Preber 2740 m (2. höchster Berg im Bezirk Murau)


18.09.2018

In meinen Projekt "13 Bezirke 13 Gipfel" muss ich eine Änderung machen. Der Grund liegt am Roteck (2742 m) höchster Berg im Bezirk Murau. Die heutige Bergtour hat sich als doch ein zu schwieriges, für mich, Unterfangen herausgestellt. Das heißt nicht das man diesen Berg nicht besteigen, oder erklettern kann, nein, für mich hat sich der Berg als zu schwierig dargestellt. Da ich als "Bergwanderer" alle Touren alleine durchführe, war die Entscheidung einfach, man muss nicht mit Gewalt alle Pläne durchbringen. Hier muss die Vernunft Vorrang haben. Sollte sich irgendwann die Möglichkeit ergeben werde ich es doch versuchen auf das Roteck zu kraxeln, aber nur in Begleitung eines erfahrenen Bergsteigers.

So, da das nun erklärt wurde, will ich über die Bergtour zum 2. höchsten Berg des Bezirkes Murau ein paar Zeilen festhalten.

Als ich um 3:00 Uhr früh im Joglland aufgebrochen bin, hatte ich noch keine Ahnung was der Tag so bringen würde. Die Fahrt bis nach Krakauebene, bis zur Klausnerberg Säge, war wahrlich lang. Der Abmarsch um 06:00 Uhr, mit der Stirnlampe, da ich wusste das dies eine lange Tour wird, dadurch der doch frühe Start. Vom Parkplatz ging es auf einem schönen Wanderweg, Weg 786, hinauf zur Grazer Hütte. Die Hütte war um diese frühe Zeit noch im Tiefschlaf.
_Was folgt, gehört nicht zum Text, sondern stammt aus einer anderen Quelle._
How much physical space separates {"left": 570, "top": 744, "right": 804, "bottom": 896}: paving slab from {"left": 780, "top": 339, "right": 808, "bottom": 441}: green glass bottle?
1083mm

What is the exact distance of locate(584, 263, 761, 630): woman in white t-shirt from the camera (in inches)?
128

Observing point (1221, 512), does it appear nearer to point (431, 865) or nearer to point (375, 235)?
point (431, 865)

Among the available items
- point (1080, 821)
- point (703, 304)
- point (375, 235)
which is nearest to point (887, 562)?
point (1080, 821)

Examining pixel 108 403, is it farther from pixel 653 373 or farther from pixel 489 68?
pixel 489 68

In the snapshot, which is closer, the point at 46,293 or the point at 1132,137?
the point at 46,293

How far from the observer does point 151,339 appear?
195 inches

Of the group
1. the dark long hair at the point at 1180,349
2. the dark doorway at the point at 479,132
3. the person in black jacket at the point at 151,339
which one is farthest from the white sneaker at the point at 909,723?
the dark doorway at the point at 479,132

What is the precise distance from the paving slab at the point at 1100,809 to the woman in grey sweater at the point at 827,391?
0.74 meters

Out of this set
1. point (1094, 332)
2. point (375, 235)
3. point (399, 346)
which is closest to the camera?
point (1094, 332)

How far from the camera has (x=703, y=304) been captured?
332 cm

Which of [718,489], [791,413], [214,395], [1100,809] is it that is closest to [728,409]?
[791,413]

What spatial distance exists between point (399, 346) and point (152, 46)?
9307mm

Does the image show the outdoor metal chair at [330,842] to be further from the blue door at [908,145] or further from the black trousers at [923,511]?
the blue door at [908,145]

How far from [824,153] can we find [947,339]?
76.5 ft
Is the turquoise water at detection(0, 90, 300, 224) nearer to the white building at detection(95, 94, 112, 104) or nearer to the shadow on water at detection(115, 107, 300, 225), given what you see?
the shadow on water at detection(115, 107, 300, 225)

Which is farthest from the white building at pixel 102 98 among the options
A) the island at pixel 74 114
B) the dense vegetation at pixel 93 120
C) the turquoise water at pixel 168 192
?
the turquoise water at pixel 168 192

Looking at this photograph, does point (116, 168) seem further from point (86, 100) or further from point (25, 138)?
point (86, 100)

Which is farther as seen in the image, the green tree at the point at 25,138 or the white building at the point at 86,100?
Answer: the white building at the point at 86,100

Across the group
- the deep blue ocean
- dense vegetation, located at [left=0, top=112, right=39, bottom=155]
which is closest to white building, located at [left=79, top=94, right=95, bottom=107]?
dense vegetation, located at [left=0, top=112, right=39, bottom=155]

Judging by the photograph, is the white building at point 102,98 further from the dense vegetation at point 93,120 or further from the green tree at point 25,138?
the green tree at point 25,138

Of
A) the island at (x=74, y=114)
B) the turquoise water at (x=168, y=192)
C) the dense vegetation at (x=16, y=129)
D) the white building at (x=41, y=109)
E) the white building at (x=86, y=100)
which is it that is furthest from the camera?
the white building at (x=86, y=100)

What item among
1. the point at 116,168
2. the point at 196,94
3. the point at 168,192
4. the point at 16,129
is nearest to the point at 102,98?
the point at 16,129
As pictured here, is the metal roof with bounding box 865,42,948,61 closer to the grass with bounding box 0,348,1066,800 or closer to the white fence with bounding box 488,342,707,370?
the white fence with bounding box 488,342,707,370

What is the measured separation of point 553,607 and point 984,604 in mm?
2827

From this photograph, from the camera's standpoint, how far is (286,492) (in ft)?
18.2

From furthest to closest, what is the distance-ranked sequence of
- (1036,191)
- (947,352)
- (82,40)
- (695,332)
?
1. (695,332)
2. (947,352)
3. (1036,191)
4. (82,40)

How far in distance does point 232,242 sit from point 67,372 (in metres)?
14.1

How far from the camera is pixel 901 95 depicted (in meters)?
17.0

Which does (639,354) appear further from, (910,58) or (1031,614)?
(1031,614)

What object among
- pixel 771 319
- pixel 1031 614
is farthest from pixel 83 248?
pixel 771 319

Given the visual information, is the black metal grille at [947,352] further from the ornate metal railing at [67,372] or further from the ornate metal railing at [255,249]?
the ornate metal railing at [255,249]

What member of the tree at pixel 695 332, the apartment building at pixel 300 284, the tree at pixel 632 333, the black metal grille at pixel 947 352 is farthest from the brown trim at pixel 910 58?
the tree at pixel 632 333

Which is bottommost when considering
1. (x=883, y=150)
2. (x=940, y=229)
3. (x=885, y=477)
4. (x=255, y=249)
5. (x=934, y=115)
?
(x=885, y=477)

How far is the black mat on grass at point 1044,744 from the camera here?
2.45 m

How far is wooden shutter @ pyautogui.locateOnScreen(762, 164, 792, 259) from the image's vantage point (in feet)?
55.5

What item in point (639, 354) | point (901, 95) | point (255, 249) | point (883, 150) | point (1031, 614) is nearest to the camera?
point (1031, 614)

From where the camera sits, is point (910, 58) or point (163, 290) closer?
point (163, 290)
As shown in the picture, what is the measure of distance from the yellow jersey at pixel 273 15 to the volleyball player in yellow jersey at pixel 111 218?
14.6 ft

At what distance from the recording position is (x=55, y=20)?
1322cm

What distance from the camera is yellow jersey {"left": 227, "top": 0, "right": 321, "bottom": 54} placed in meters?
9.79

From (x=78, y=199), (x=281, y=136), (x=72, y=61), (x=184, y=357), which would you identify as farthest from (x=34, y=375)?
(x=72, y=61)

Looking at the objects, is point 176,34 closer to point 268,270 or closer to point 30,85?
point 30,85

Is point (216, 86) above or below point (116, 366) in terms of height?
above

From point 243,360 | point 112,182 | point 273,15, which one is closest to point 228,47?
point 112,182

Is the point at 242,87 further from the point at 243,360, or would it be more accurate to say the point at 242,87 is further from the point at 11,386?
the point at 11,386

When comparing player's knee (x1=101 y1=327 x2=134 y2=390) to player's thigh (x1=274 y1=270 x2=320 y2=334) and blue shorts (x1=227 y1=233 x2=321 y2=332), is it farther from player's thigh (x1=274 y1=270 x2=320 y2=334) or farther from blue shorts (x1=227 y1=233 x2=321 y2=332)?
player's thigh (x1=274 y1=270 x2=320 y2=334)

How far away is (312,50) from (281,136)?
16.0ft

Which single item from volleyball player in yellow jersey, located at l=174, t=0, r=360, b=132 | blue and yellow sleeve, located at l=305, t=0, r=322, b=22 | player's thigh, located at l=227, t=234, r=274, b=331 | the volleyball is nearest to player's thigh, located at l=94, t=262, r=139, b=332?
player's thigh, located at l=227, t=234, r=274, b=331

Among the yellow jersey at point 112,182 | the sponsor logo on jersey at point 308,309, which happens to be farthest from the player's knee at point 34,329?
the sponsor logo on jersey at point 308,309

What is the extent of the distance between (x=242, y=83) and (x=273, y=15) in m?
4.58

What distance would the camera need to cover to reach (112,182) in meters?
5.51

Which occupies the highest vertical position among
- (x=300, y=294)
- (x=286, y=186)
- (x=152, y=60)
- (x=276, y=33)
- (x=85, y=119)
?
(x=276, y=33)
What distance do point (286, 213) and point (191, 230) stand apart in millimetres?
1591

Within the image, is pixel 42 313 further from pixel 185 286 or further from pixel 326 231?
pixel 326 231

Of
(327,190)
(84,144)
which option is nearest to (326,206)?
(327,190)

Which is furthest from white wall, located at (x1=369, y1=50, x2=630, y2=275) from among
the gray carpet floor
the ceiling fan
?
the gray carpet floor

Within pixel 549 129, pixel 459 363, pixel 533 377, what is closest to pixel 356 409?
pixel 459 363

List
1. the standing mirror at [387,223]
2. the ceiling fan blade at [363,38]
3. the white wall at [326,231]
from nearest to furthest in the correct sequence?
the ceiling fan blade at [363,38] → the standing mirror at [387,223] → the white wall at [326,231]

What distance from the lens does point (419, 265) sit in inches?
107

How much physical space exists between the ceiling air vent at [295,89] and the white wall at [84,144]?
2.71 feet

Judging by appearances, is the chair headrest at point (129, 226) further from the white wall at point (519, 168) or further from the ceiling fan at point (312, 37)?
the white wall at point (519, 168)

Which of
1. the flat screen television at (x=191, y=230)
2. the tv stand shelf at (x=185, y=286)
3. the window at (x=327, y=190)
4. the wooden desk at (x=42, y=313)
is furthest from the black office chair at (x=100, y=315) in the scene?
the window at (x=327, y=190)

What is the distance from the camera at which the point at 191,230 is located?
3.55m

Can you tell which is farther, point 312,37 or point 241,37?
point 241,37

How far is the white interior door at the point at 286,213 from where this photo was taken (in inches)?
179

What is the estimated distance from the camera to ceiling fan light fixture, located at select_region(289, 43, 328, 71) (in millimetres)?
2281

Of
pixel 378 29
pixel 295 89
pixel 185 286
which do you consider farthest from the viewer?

Mein Weg führte nun am Wanderweg 787 am Grat entlang hinauf zum Trogleiteneck und über die Roßscharte (2460 m) zum Gipfel des Preber - 2740 m. Hier muss ich erwähnen das dies auch der höchste Gipfel ist den ich ohne Steighilfe erklommen habe. Der Rundblick war einfach herrlich, nicht zu beschreiben die tolle Fernsicht. Da ich mein Fernglas dabei hatte konnte ich mir das Roteck ein wenig näherbringen, sieht herausfordernd aus. Am Gipfel einige Wanderer getroffen und die teilten mir mit dass das Roteck doch ein schwieriger Genosse sei. Ich habe daher auch hier oben, am Preber, entschieden, das Roteck nur von der Ferne gesehen zu haben und den Preber für mich als 2. höchsten Berg des Bezirkes in meinem Projekt "Steiermark" aufzuführen. Mein Weg führte mich nun hinunter zum Mühlbachtörl (2478 m), von wo auch der Aufstieg auf das Roteck beginnt, jedoch nicht für mich. Nicht hinauf, sondern hinunter in den Preberkessel führte mein Weg. Der Weg führt nun entlang des Preberkessel unterhalb des Preber bis zum Trogleiteneck, hier gelangte ich wieder zum Aufstiegsweg 787, welcher auf den Preber führt. Nun erfolgte der Abstieg zur Grazer Hütte auf eine gute Jause, ein gutes Käsebrot. Danach ging es am Weg 786 wieder zurück, zum Parkplatz bei der Klausnerberg Säge.

Im Grunde eine tolle Wanderung, aber auch ein langer und anstrengender Tag. Die Tour als solches auch eine sehr lange, hätte ich das Roteck noch einbezogen würden noch einmal 1 1/2 Stunden hinzukommen, das wäre dann sehr anspruchsvoll gewesen.

"Sag niemals nie"

 

Streckenverlauf:

 Start bei der Klausnerberg Säge - Wanderweg 786 bis zur Grazer Hütte - Wanderweg 787 über das Trogleiteneck - Roßscharte - zum Gipfel dem Preber - Abstieg zum Mühlbachtörl - weiterer Abstieg in den Preberkessel - am Wanderweg unterhalb des Preber bis zum Trogleiteneck - Abstieg am Weg 787 zur Grazer Hütte - am Wanderweg 786 zurück zum Parkplatz an der Klausnerberg Säge

Gesamtzeit:

8 Stunden 40 Minuten; reine Gehzeit 7 Stunden 5 Minuten (nicht vergessen die 5 Stunden für An- und Abreise im Auto)

Distanz:

16,30 km; Höhendifferenz 1500 hm 

 

Zitat zum Tag:

Mut besteht nicht darin, dass man die Gefahr blind übersieht, sondern darin, dass man sie sehend überwindet.